Nursing candidates should not be judged solely on A-level results, says healthcare academic
Martin Steggall says ‘the acquisition of A-levels isn’t necessarily a good proxy measure for being a good nurse'.
A-levels are not a good measure of what it takes to be a good nurse, a leading healthcare academic has said.
Speaking at the RCN Wales Leadership Summit in Cardiff last week, University of South Wales dean of life sciences and education Martin Steggall said universities need to be supported to widen access to nursing, if the future workforce is to be sustained.
The dean recalled a conversation in London with a group of chief nurses and academics four years ago, when he worked at City University.

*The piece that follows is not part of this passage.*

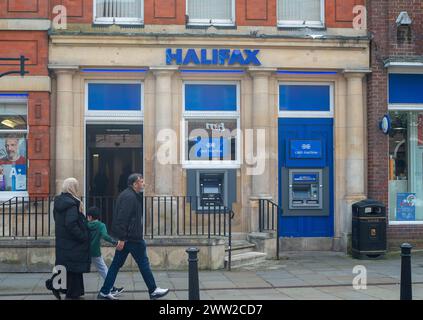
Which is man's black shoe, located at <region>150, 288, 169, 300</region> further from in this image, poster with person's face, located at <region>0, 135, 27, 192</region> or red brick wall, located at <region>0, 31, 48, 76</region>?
red brick wall, located at <region>0, 31, 48, 76</region>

Dr Steggall said: ‘It turned out none of the chief nurses or nursing academics would actually get on to a nursing programme of today.
‘They wouldn’t have the right A-levels to do so and indeed, a number had entered via the DC entry test [a former alternative entry to nursing]. And so it would suggest the acquisition of A-levels isn’t necessarily a good proxy measure for being a good nurse.’
Pressure of league tables
But Dr Steggall added that universities are a business and are ‘under enormous pressure’ to perform well in league tables.
‘I can increase my league table position overnight by increasing the entry tariff. But if I increase it, I shut out an entire group of potential practitioners into nursing and I think we need to recognise this is a real area of tension.’
Tariffs are the points used by universities to judge a person’s academic ability, and include A-levels, BTECs and baccalaureates.
Dr Steggall continued: ‘In London they increased their entry tariff and this shifted the demographic of entrant. They used to be, on average, 25- to 35-year-old females with children, but boosting the tariff to three A-levels has led to typical entrants being 18 year olds.’
Widening the entry pool
He said it was wrong to assume everybody’s life chances are the same and that academic attainment at school is the only marker of ability.
In Wales, the academic said the Welsh Government had supported universities to run ‘decelerated programmes’, which allow healthcare assistants and other staff to ‘earn while they learn’ on 18-hour-a-week courses.
Dr Steggall said retaining the bursary was vital to recruiting more mature students, those with families to support and those from poorer socio-economic backgrounds.
‘I think this is critical in terms of maintaining the nursing workforce in the future,’ he concluded.
Speaking at the summit, Welsh cabinet secretary for education Kirsty Williams said it was important to realise that being a ‘student’ does not mean being an 18- or 19-year-old school leaver, and that people should be able to access higher education at different stages of their life.